I have recently bought two antique prints relating to my family history, one of these prints was by Day and Haghe who were appointed ‘Lithographers to Queen Victoria’.
Church House, Roydon, Essex
Published; London by Rowney, Dillon & Rowney, 54 Rathbone Place,
1844 No: 43
Day & Hague, Lithograph’s to the Queen.
Church House is a grade II listed building, built-in the 15th century and once owned by the parish Church of St Peter.
My 8th great-grandfather Richard Skingle (1653 – 1729) was rector of St Peter’s Church between 1682 – 1706 and would have lived in Church House during this period. All of his children were likely to have been born here including my 7x great-grandmother Mary Skingle (1683 – 1768).
Below is a description of the house:
House. C15 small hall house, with C16 extensions. Timber framed, plastered
and weatherboarded, with red plain tile roof, hipped to the south. 2 storeys
and 1 storey and attics. Small jettied crosswing of C16, at south end. 1,
3 window range of 2 light casements. Plain boarded door. 3 gabled dormers.
C19. Yellow stock brick chimney stack, and C16 red brick chimney stack now
painted. Internally, much of the original frame is exposed. There appears
to have originally been a shop bay at the north end, and the 2 storey southern
bay is part of a C16 rebuild, never completed.
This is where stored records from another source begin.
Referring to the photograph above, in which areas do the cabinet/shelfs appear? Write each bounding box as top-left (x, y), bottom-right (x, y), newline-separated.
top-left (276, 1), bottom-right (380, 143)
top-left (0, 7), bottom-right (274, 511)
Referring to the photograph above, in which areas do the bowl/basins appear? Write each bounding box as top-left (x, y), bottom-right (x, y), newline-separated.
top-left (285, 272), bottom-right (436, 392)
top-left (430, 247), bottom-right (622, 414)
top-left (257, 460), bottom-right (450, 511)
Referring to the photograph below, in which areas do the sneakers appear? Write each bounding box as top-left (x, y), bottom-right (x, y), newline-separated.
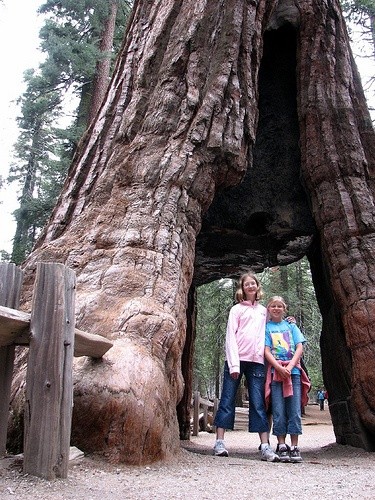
top-left (259, 444), bottom-right (280, 462)
top-left (212, 442), bottom-right (228, 457)
top-left (290, 448), bottom-right (302, 462)
top-left (277, 444), bottom-right (291, 463)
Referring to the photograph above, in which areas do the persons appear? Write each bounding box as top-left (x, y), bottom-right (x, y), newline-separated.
top-left (258, 296), bottom-right (311, 463)
top-left (315, 385), bottom-right (328, 411)
top-left (211, 272), bottom-right (281, 462)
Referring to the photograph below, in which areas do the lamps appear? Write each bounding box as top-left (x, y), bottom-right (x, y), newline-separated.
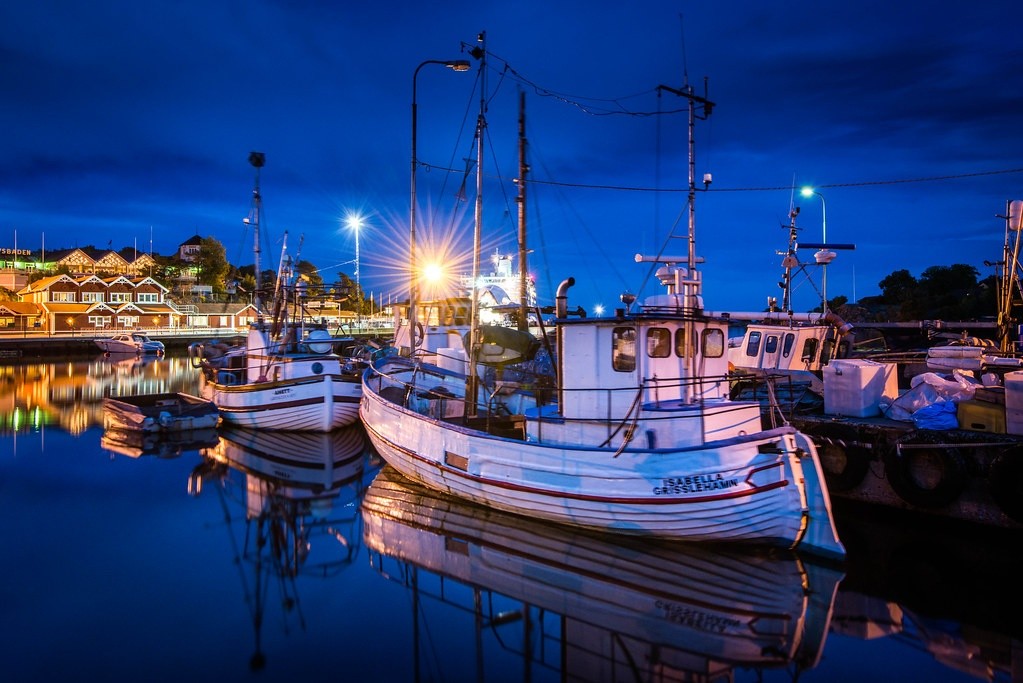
top-left (777, 281), bottom-right (785, 289)
top-left (620, 291), bottom-right (635, 315)
top-left (788, 310), bottom-right (793, 328)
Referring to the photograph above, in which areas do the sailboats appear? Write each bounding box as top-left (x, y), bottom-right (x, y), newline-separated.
top-left (358, 8), bottom-right (848, 559)
top-left (359, 462), bottom-right (847, 683)
top-left (187, 149), bottom-right (364, 434)
top-left (184, 416), bottom-right (382, 676)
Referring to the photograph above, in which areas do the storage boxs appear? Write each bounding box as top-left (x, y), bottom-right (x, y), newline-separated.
top-left (822, 358), bottom-right (899, 417)
top-left (957, 387), bottom-right (1006, 433)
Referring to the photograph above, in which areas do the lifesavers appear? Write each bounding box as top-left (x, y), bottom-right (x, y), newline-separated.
top-left (409, 320), bottom-right (425, 349)
top-left (986, 445), bottom-right (1023, 521)
top-left (882, 431), bottom-right (967, 515)
top-left (806, 423), bottom-right (869, 492)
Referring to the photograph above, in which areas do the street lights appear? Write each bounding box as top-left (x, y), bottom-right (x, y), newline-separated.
top-left (408, 56), bottom-right (475, 363)
top-left (798, 185), bottom-right (828, 312)
top-left (346, 216), bottom-right (360, 326)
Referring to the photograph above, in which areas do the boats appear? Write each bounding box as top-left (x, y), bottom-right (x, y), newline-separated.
top-left (99, 426), bottom-right (219, 461)
top-left (99, 392), bottom-right (224, 435)
top-left (728, 169), bottom-right (856, 378)
top-left (946, 199), bottom-right (1023, 361)
top-left (93, 331), bottom-right (165, 352)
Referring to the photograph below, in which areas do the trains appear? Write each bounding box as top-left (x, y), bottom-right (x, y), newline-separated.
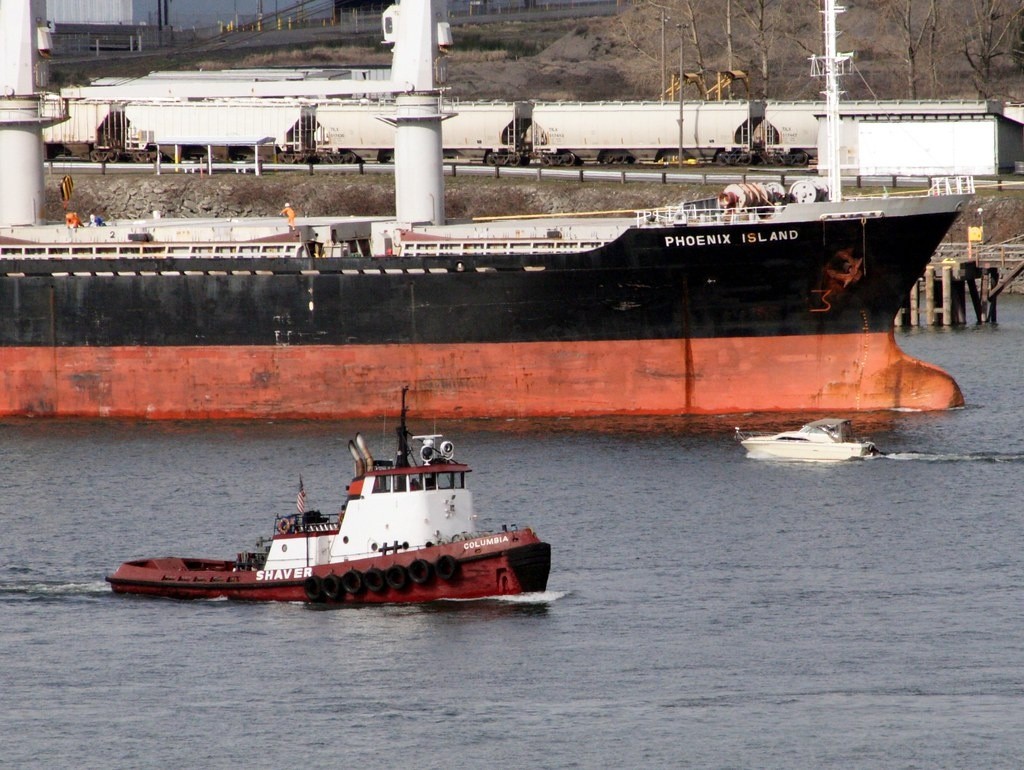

Monument of Sir David Owen
Antique Print – Monument of Sir David Owen Knt in Easebourne Church, Sussex
Published: 1 November 1784 by Richard Godfrey – No: 120 Long Acre
Below is an antique print relating to Sir David ‘of Midhurst’ Owen (1459 – 1535), this print dates back to 1784. Sir David Owen is my 16th great-grandfather and was son of Sir Owen Tudor (1400 – 1461) and Catherine de Valois (1401 – 1437), daughter of Charles VI King of France. Owen and Catherine are direct ancestors to the Tudor dynasty.